Records shown:
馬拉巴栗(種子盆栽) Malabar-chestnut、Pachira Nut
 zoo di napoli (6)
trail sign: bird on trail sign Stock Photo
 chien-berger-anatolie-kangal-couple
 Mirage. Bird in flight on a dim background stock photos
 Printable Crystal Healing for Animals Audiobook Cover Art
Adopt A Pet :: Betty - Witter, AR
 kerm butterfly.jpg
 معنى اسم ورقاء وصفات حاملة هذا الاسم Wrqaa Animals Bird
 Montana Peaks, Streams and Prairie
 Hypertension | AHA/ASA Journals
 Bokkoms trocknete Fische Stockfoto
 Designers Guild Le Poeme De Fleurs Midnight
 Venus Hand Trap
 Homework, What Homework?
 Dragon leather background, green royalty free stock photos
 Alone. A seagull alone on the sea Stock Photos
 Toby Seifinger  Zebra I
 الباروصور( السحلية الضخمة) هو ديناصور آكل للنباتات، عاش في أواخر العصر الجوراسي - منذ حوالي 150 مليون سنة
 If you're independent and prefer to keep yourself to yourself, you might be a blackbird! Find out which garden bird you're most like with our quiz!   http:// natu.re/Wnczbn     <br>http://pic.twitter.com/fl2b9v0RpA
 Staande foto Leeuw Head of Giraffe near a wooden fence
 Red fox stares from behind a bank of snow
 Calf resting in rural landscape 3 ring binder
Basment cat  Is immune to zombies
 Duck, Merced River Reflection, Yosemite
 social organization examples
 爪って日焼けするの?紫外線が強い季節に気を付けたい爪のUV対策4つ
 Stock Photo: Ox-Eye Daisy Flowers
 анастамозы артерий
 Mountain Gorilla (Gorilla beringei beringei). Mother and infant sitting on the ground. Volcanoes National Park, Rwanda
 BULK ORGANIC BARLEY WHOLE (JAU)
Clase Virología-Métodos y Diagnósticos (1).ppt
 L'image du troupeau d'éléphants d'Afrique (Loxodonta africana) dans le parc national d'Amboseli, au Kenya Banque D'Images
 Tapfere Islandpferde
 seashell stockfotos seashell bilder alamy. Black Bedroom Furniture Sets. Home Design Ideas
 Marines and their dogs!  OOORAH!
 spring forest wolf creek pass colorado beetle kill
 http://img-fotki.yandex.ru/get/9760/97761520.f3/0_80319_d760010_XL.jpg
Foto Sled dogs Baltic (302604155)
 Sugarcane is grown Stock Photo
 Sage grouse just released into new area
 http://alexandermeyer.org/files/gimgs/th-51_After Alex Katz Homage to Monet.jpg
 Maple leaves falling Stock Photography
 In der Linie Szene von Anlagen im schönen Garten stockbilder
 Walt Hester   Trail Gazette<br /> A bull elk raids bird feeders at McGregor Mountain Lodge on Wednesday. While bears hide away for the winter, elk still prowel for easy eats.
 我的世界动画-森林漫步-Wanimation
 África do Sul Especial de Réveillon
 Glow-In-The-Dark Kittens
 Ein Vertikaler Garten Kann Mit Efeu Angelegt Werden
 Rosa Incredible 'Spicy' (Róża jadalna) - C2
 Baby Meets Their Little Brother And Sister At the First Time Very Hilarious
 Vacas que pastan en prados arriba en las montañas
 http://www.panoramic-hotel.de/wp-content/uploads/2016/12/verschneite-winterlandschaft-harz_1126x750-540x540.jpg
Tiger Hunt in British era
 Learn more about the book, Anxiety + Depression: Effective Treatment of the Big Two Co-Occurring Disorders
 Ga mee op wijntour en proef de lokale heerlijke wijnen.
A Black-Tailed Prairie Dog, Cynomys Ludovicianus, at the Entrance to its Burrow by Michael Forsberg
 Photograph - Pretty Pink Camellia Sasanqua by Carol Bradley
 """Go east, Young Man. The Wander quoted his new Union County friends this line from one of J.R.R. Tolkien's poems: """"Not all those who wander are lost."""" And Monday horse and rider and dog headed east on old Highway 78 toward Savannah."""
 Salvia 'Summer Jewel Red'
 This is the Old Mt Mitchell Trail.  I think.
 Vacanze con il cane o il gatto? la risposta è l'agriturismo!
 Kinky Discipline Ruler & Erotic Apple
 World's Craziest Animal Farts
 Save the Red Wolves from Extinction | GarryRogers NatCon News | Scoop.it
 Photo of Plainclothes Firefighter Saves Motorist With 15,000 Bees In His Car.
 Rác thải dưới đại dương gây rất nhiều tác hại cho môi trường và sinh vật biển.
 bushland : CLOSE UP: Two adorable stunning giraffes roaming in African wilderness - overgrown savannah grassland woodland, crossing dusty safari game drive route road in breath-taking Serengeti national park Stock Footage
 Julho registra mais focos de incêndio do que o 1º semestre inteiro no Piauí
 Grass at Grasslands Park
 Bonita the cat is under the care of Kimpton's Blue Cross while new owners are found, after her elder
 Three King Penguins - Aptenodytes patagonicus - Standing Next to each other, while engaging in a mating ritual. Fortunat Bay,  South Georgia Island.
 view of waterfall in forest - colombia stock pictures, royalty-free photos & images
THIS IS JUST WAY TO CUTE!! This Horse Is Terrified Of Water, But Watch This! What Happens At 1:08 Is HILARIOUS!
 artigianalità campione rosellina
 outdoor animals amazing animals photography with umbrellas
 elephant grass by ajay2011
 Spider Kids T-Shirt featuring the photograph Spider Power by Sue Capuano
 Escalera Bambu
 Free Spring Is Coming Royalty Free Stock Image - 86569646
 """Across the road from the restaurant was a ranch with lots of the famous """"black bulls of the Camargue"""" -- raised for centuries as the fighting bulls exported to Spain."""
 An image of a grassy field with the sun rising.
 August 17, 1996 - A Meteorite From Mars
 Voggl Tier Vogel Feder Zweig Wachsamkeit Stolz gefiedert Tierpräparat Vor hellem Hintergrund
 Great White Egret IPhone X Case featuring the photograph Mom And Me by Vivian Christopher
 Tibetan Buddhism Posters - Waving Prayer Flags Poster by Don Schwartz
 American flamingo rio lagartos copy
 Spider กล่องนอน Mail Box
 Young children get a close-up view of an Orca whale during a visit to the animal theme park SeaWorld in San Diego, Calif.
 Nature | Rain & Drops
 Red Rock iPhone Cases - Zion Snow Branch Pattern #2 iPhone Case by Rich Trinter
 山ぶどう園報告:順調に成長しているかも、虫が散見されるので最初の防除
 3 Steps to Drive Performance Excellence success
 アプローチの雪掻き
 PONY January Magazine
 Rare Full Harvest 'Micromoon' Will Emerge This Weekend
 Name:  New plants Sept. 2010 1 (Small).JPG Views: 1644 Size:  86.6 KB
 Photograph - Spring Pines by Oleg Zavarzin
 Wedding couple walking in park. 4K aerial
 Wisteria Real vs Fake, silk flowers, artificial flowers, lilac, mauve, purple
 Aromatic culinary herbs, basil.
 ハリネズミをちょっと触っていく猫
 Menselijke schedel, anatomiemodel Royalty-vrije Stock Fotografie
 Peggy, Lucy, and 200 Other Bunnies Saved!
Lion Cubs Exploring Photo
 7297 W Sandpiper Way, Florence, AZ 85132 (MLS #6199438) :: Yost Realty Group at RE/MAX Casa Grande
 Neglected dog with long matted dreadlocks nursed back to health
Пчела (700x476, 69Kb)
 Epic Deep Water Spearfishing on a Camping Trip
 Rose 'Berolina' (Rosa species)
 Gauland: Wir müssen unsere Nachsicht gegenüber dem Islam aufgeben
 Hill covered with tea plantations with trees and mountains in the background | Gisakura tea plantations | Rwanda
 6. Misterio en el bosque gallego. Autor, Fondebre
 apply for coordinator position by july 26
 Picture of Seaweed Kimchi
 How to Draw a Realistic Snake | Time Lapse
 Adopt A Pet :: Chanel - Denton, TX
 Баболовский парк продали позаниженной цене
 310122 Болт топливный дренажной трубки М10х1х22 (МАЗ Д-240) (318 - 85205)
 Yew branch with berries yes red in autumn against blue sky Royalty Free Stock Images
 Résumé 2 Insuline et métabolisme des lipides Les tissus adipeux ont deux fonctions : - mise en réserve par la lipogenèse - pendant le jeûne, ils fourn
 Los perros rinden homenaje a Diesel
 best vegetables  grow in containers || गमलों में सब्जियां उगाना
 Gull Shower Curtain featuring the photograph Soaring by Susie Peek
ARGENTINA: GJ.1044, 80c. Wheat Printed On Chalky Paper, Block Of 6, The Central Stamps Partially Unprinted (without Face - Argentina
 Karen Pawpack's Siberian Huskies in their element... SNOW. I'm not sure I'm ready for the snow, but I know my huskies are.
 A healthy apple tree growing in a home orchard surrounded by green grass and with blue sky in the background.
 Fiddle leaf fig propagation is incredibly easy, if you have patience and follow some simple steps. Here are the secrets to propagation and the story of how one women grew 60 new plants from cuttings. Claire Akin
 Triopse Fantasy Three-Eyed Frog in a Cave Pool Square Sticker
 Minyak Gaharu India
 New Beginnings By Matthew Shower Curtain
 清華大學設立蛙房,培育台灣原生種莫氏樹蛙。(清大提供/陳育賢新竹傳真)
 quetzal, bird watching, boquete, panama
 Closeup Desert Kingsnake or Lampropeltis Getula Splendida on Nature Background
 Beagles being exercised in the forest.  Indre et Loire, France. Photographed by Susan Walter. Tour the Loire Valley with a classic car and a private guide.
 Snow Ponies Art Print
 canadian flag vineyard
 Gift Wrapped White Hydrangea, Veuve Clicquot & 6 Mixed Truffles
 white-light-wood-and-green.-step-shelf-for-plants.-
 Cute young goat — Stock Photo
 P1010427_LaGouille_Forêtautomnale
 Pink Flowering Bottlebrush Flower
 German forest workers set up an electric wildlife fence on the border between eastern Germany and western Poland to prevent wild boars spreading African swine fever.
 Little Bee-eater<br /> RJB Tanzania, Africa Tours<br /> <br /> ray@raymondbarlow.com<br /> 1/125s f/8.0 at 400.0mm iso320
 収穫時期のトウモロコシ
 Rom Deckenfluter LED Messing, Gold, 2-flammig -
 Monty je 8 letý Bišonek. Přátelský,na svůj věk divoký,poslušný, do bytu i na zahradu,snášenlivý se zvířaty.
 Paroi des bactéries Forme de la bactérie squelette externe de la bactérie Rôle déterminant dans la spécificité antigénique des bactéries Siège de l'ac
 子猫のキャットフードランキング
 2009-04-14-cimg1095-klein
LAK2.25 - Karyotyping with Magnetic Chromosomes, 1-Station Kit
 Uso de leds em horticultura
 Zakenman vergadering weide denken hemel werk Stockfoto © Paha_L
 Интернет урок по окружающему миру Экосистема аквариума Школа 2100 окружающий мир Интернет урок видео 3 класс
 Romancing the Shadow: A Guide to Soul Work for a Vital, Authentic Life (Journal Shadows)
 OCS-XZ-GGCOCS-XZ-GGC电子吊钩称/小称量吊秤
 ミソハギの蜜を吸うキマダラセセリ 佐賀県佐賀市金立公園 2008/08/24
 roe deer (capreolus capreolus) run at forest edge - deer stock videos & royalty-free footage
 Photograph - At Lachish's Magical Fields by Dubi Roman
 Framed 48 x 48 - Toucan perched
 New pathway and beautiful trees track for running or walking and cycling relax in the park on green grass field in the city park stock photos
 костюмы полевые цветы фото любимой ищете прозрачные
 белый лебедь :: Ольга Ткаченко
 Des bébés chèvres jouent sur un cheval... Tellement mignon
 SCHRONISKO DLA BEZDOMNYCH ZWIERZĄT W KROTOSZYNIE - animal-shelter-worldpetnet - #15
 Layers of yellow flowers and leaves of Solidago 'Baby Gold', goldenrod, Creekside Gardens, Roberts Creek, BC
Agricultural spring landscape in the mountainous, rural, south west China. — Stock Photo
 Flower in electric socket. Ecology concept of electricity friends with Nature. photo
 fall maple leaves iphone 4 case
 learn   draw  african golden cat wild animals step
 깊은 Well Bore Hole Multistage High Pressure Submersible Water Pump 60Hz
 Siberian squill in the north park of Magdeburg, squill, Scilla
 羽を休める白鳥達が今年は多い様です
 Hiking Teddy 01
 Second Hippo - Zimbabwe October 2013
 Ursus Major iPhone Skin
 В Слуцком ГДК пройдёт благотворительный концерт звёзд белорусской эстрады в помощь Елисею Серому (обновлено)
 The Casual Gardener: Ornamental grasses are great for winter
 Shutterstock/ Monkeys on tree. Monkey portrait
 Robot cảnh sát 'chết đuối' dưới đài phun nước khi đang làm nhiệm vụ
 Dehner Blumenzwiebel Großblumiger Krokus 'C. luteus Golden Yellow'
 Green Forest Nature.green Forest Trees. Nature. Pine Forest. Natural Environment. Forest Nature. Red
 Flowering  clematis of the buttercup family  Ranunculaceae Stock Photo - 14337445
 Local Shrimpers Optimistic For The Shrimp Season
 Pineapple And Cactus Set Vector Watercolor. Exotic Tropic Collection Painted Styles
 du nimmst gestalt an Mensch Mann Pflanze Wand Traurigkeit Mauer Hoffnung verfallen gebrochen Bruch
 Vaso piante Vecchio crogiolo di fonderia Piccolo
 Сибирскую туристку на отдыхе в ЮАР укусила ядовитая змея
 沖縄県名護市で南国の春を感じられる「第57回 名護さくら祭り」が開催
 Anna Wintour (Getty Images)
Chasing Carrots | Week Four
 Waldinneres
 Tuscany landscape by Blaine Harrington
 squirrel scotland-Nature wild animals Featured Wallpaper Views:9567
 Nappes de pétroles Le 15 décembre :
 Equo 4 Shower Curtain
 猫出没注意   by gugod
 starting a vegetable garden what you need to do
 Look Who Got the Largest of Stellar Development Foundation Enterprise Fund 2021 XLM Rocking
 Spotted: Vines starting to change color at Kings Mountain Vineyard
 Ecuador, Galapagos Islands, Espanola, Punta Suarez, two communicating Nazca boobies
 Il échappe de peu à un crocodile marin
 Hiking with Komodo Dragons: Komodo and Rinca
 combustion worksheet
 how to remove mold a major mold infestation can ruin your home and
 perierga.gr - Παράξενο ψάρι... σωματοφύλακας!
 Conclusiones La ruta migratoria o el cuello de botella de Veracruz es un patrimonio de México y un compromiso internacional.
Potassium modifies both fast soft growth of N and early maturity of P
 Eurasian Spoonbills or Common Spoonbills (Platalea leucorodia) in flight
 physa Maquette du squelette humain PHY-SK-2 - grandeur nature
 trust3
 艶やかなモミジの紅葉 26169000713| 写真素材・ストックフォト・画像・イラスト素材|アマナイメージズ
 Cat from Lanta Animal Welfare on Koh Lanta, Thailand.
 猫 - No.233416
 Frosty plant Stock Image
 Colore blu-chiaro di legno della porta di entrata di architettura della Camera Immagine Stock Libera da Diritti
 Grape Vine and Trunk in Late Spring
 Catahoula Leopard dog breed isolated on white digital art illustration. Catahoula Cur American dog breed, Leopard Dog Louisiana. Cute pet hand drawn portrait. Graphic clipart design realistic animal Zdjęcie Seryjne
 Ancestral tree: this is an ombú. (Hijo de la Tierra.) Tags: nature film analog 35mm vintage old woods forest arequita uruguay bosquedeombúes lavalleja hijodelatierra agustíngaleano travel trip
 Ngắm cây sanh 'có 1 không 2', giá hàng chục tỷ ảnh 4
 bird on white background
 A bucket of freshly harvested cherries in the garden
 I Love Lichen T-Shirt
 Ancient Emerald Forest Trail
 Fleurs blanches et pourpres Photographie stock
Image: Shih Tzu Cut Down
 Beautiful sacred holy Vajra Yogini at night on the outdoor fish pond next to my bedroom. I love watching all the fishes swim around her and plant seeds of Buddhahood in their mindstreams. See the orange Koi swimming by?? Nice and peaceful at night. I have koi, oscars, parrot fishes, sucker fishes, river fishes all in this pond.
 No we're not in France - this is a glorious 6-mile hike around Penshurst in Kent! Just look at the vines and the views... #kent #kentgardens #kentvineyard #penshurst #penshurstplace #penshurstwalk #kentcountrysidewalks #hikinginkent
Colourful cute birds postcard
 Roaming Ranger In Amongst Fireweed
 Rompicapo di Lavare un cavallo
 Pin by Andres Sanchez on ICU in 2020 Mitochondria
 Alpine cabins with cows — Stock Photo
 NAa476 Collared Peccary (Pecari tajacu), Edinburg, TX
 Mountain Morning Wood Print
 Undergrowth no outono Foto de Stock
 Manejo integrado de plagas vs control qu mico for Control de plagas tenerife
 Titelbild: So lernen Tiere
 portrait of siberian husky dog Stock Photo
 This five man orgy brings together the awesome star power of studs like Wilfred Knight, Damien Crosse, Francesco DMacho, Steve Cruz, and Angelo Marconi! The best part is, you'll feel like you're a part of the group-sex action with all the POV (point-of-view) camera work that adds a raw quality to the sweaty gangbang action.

Task objective: Only the lines above from the one with "August 17, 1996 - A Meteorite From Mars" up to and including the one with "Spider กล่องนอน Mail Box" should be repeated, exactly as written.

Answer space:
 August 17, 1996 - A Meteorite From Mars
 Voggl Tier Vogel Feder Zweig Wachsamkeit Stolz gefiedert Tierpräparat Vor hellem Hintergrund
 Great White Egret IPhone X Case featuring the photograph Mom And Me by Vivian Christopher
 Tibetan Buddhism Posters - Waving Prayer Flags Poster by Don Schwartz
 American flamingo rio lagartos copy
 Spider กล่องนอน Mail Box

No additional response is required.